| Objetivo 1 |
Cambia "cariño" por "respeto" al volver a escribir un tramo del texto de lectura: empieza en las palabras "Pero más tarde, una" y detente después de "exigen mi cariño.".

----- Texto de lectura

También sé que soy injusto conmigo mismo, pero no puedo evitar
que me roce otra vez el dedo de la culpa con que me acuso por no haber prestado
más atención, por no haberme extrañado ante la persistencia de la pequeña lesión,
por no haber preguntado, aunque fuera por error, a alguien con pupilas más
habituadas, a alguien que en décimas de segundo advirtió que aquello era más de
lo que aparentaba y era urgente, además, que otro con más preparación aún determinara cuánto.
Trescientos cuarenta
y cuatro. En momentos de flaqueza, cuando el cansancio zancadillea el
paso de las neuronas, me digo que la lectura de algunas de las obras que han llegado
a este ordenador, en realidad, y a pesar de todo lo que vengo diciendo, me está
haciendo perder el tiempo de las lecturas que me deberían ocupar.
Pero más tarde, una vez recuperado el resuello, una vez
descansado u oxigenado el cerebro, llego a la conclusión de que el esfuerzo por
escribirlas, el tiempo que les ha llevado pergeñar unas páginas, la ilusión que
han puesto en hacer materia escrita una idea o una vivencia, merecen y necesitan
mi atención, más aún, exigen mi cariño.

----------
----- Sección de datos

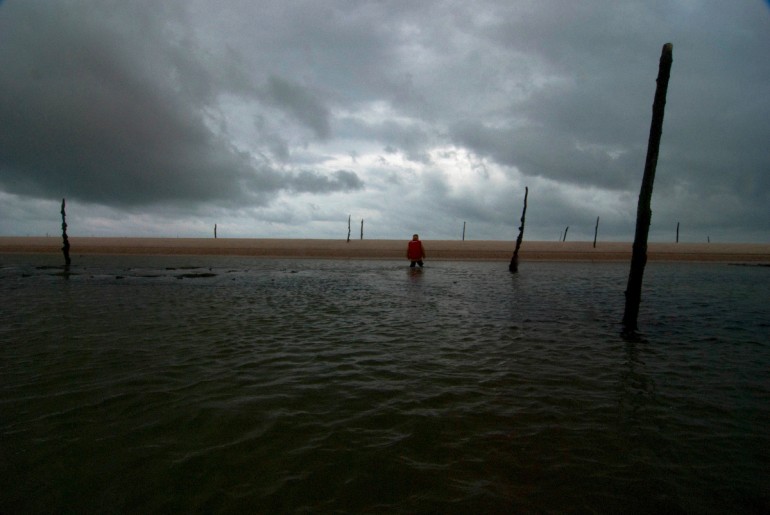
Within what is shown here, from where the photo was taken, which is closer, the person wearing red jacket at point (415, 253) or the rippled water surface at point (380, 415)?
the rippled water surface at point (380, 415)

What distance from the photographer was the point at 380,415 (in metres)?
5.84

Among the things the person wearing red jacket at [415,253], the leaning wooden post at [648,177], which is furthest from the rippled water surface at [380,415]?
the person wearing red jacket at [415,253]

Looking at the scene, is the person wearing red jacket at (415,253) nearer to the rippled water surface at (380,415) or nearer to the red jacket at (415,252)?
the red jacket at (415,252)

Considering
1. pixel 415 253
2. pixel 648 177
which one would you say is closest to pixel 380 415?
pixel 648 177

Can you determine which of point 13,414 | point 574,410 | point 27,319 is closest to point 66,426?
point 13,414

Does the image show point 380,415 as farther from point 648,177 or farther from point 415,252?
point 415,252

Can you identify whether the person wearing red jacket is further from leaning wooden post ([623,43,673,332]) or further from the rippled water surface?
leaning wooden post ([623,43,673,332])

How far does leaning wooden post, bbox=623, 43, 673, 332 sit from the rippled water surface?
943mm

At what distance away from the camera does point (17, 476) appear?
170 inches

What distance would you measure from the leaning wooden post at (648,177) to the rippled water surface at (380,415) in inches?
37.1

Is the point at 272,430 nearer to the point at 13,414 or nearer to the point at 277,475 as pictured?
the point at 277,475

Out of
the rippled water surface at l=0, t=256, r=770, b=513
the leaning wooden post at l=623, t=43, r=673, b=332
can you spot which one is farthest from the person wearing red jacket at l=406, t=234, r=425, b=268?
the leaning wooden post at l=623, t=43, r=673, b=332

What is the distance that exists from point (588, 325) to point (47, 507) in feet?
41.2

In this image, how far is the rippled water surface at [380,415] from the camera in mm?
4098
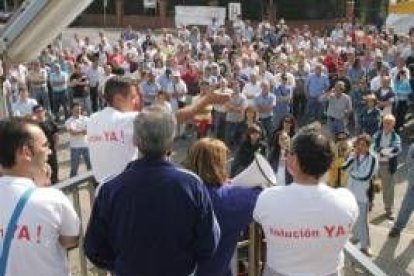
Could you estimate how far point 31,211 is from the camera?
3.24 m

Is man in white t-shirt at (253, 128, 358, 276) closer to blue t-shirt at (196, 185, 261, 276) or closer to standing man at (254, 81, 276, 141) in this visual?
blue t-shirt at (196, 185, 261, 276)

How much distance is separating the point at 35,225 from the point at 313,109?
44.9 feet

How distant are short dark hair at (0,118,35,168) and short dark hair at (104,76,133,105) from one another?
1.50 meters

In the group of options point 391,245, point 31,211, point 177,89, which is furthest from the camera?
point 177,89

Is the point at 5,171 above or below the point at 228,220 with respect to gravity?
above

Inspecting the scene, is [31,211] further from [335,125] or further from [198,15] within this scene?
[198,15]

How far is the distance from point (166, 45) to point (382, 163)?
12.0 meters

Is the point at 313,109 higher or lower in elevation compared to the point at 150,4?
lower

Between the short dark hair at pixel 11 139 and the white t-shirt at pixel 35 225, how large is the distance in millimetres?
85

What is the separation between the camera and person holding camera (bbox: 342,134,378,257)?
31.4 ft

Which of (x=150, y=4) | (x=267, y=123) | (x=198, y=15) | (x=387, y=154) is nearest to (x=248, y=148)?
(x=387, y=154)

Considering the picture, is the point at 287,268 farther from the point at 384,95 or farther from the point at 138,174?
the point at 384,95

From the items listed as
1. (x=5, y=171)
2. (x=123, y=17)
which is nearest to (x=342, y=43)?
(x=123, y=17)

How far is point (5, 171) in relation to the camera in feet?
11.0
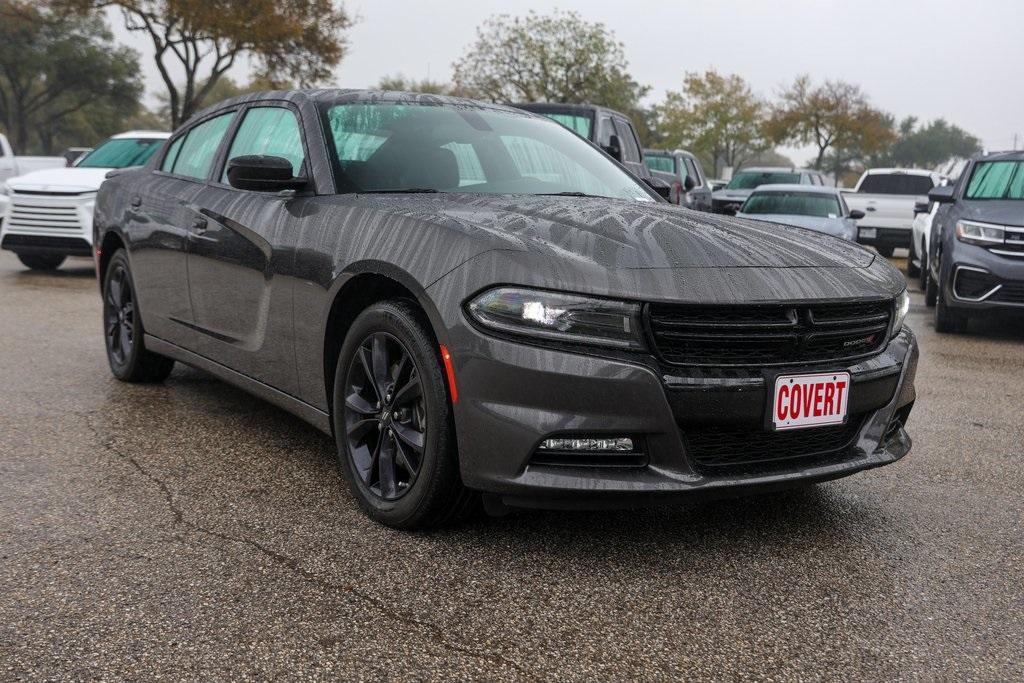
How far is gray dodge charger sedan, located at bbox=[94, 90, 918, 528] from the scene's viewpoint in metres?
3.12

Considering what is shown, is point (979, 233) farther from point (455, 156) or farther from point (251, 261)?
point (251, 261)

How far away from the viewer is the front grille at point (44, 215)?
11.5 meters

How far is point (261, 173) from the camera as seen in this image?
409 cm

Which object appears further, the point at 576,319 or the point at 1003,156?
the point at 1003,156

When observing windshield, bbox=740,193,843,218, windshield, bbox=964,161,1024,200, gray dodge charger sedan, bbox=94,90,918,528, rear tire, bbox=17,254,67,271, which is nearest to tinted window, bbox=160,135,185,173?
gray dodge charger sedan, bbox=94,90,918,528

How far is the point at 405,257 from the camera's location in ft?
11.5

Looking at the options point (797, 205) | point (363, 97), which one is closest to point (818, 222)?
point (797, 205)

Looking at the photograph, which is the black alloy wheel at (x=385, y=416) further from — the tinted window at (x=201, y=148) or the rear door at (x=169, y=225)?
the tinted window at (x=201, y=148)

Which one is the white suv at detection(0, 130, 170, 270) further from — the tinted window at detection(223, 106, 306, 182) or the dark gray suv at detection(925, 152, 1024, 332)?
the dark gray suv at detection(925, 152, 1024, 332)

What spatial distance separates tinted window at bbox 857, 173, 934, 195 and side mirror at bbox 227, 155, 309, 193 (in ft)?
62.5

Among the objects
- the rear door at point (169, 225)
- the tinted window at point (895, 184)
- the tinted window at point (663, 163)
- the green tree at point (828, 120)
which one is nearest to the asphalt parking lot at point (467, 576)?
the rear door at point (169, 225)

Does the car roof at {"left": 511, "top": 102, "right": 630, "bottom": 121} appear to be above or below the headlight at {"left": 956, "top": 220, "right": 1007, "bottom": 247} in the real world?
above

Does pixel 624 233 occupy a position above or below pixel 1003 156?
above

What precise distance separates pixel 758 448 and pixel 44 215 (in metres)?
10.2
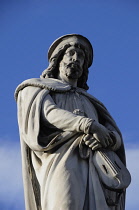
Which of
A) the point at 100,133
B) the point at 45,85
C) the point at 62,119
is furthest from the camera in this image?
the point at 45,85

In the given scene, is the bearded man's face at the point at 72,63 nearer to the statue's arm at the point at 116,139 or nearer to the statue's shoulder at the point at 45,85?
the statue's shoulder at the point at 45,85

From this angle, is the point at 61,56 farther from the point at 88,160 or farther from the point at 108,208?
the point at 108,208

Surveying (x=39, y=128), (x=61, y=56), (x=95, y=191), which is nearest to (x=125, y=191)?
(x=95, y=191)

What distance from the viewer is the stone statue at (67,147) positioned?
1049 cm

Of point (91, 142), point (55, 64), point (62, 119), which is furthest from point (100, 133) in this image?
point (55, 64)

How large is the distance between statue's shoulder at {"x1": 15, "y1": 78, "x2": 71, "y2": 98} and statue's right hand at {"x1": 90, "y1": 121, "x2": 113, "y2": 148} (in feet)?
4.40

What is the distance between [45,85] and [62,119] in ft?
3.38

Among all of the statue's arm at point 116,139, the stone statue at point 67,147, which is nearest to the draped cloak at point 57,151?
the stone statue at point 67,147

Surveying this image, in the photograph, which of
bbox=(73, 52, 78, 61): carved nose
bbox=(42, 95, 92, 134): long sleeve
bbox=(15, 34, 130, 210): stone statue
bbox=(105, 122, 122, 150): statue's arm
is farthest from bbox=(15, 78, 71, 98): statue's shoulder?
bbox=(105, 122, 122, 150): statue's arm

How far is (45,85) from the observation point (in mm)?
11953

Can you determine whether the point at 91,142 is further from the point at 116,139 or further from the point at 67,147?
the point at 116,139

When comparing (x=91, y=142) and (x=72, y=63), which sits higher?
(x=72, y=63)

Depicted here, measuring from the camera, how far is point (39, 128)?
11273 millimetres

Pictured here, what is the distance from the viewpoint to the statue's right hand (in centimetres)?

----------
----- Sección de datos

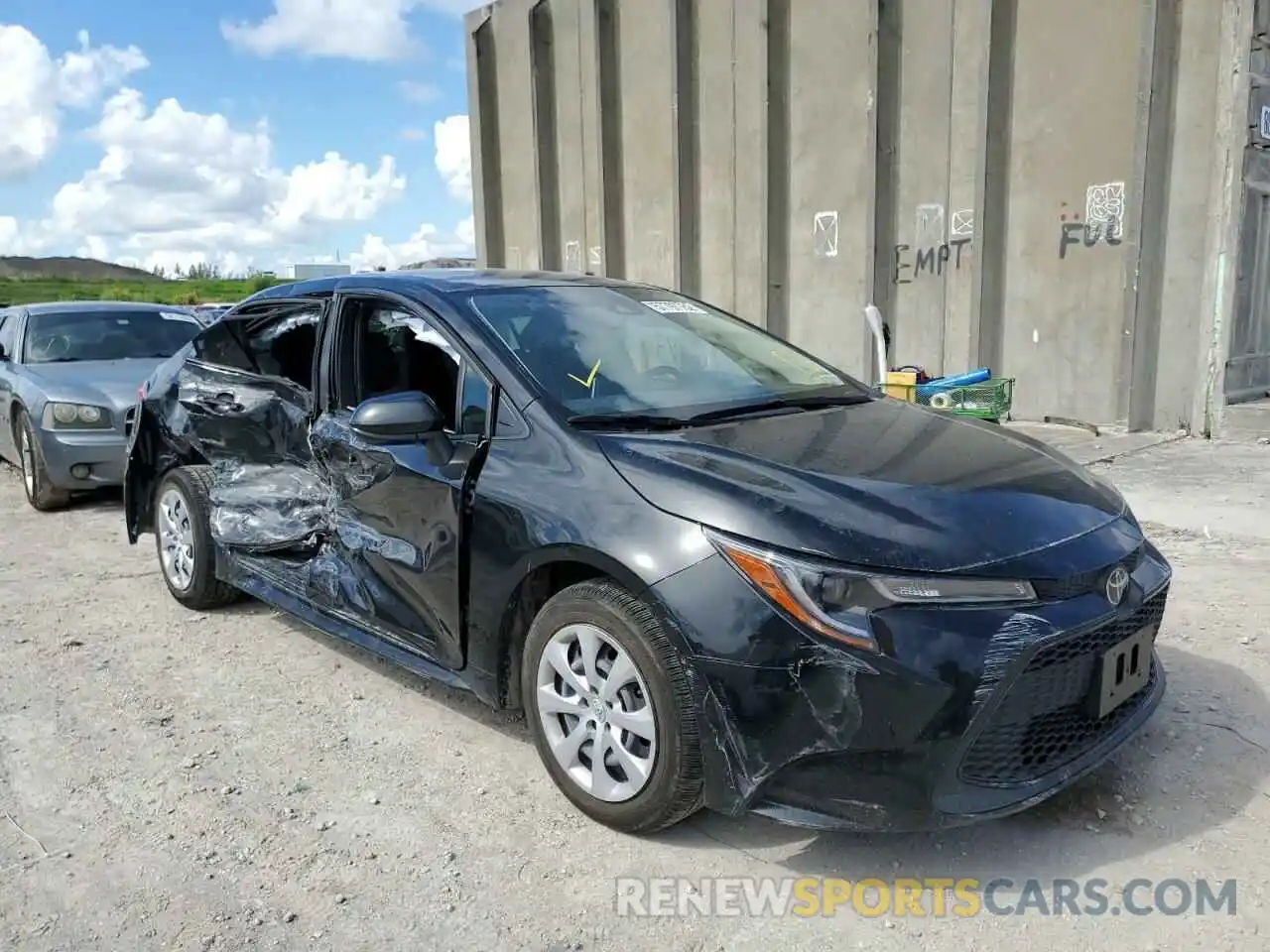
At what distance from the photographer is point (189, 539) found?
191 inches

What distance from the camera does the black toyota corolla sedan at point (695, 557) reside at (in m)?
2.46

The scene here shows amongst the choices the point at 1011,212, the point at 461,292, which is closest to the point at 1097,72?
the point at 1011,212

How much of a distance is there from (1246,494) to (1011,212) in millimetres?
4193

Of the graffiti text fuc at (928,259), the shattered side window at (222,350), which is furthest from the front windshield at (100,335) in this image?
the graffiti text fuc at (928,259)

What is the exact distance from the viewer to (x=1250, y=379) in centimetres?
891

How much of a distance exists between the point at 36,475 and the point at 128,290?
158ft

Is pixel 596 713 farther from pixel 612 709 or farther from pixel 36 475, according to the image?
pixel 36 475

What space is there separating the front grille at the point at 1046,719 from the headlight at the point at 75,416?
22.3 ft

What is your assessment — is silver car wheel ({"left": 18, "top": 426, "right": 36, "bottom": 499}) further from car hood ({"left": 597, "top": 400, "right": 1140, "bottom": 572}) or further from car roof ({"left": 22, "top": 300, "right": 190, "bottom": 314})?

----------

| Objetivo 2 |
Copia cada fila de los datos que contenga la cadena "feet", teniendo en cuenta que se distinguen mayúsculas y minúsculas.

| Resultado 1 |
Pero más tarde, una vez recuperado el resuello, una vez
descansado u oxigenado el cerebro, llego a la conclusión de que el esfuerzo por
escribirlas, el tiempo que les ha llevado pergeñar unas páginas, la ilusión que
han puesto en hacer materia escrita una idea o una vivencia, merecen y necesitan
mi atención, más aún, exigen mi respeto.

| Resultado 2 |
What is the distance that exists from point (588, 325) to point (47, 507) in feet?
44.9 feet
How far is point (5, 171) in relation to the camera in feet?
How large is the distance between statue's shoulder at {"x1": 15, "y1": 78, "x2": 71, "y2": 98} and statue's right hand at {"x1": 90, "y1": 121, "x2": 113, "y2": 148} (in feet)?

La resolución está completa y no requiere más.